Healthy Rhythms of Rest
Healthy Rhythms of Rest
When I was in seminary, I took an entire class on conflict resolution in churches. Unfortunately, I don't recall very much from that class other than writing the final paper and one very significant exchange I had with the professor. Like a lot of classes at my seminary, the professor was also a local full-time pastor. He was nearing retirement age and had amassed decades of invaluable ministry experience. But during one of our break-time conversations, he told me he didn't observe a weekly day of rest. This shocked me. I remember having just read the book Sabbath in the City: Sustaining Urban Pastoral Excellence by Bryan Stone and Claire Wolfteich for another class and thought it was essential that pastors rest weekly. I lent the book to my professor and urged him to consider taking up the practice. Later in the semester, when he returned the book, he thanked me.

Healthy rhythms of rest for pastors is something that I've thought a lot about, not only for myself, but also for many friends of mine whose ministries have burned like a Roman candle for a few spectacular years only for them to collapse in exhaustion. And I've also recently completed a teaching series at my church, Roots Covenant, on healthy rhythms of rest called, "Time to Be Human." Something I didn't get to share in that series has been on my mind lately.

A Tragically Beautiful Metaphor

In 2010, Independent Lens released a documentary series on PBS entitled The Calling that followed the lives of women and men called to become professional faith leaders in their respective faith traditions, ranging from Evangelical Christian ministers to Roman Catholic priests, Muslim imams to Jewish rabbis. There's a set of scenes in that documentary series that absolutely haunts me when I think about healthy rhythms of rest for clergy. In the first scene, the film makers follow Muslim imam, Bilal Ansari, to the space where his grandfather's church once stood. There he reminisces with a cousin, who happened to be driving by, about when they were kids and they led worship gatherings for youth at that church.

Later in the documentary series, Bilal is taking a class in seminary and the subject of healthy boundaries around ministry comes up. The professors shares that many clergy are encouraged to think of themselves as "on call" 24/7. This prompts Bilal to share about his grandfather and grandmother, and the fate of their church.

I don't necessarily agree with the professor that "nothing remained." As Bilal himself said to his cousin, "The foundation that was put in us never leaves." However, I agree with the professor that the empty lot does represent a tragically beautiful metaphor.

Know Your Role

We ministers can easily succumb to the delusion that the ministry is all up to us. But the reality is that we are role players in God's grand performance. As brilliant and fearless as the apostle Paul/Saul was, he recognized his limitations. He knew that he only played one role in peoples lives, and that others had gone before him and others would come after him.
I planted the seed, Apollos watered it, but God has been making it grow. So neither the one who plants nor the one who waters is anything, but only God, who makes things grow. The one who plants and the one who waters have one purpose, and they will each be rewarded according to their own labor. For we are co-workers in God’s service; you are God’s field, God’s building. (1 Corinthians 3:6-9, NIV)

▶ [Work instructions]
• 1. In the essay on healthy rhythms of rest, what book does the writer lend to the professor?
• 2. According to the essay on healthy rhythms of rest, what kinds of faith leaders does the documentary series The Calling follow? List all of them.

▶ [Source data]
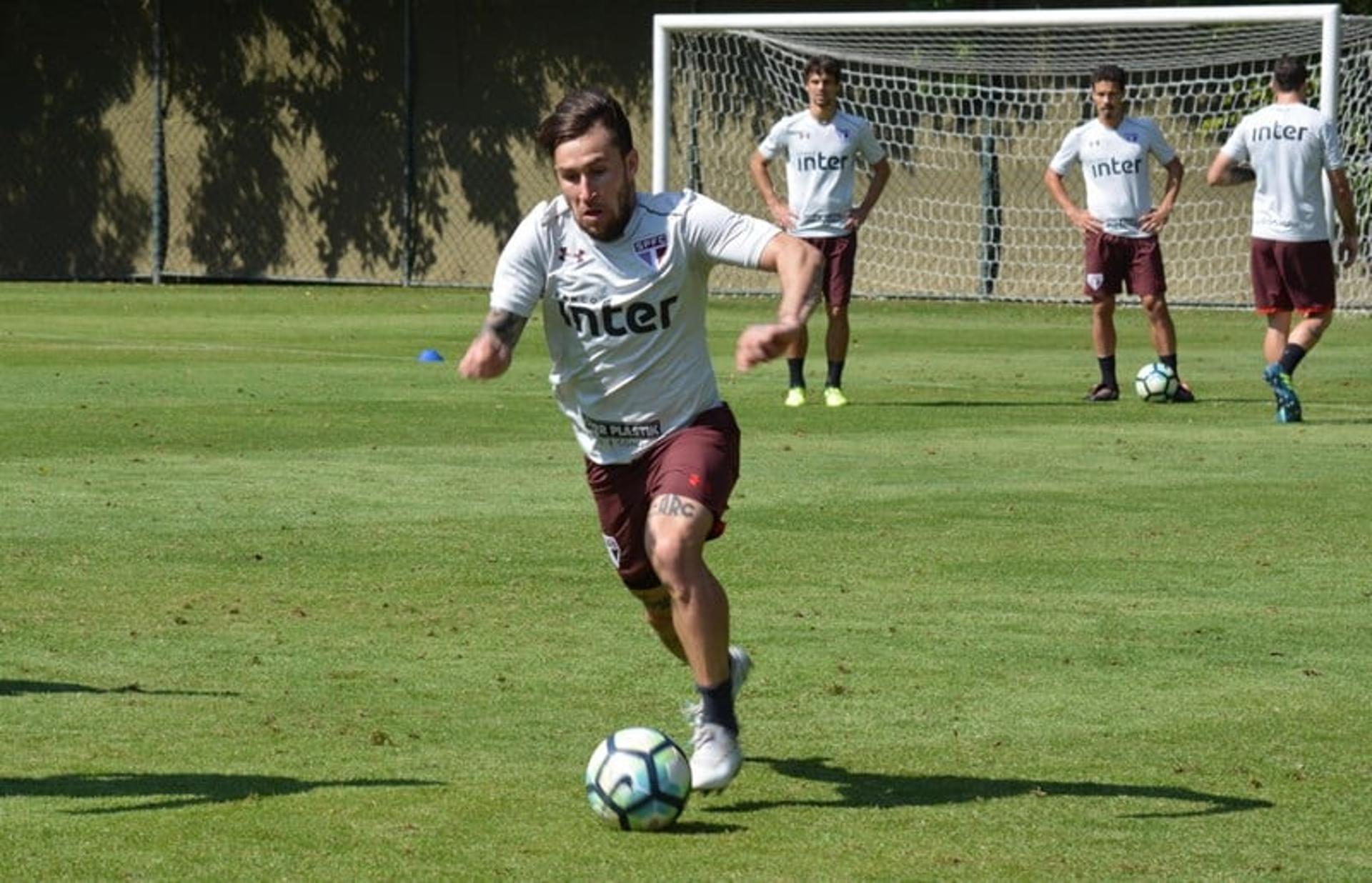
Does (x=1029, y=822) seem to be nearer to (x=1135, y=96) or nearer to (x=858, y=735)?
(x=858, y=735)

▶ [Solved problems]
• 1. Sabbath in the City: Sustaining Urban Pastoral Excellence by Bryan Stone and Claire Wolfteich

• 2. Evangelical Christian ministers, Roman Catholic priests, Muslim imams, Jewish rabbis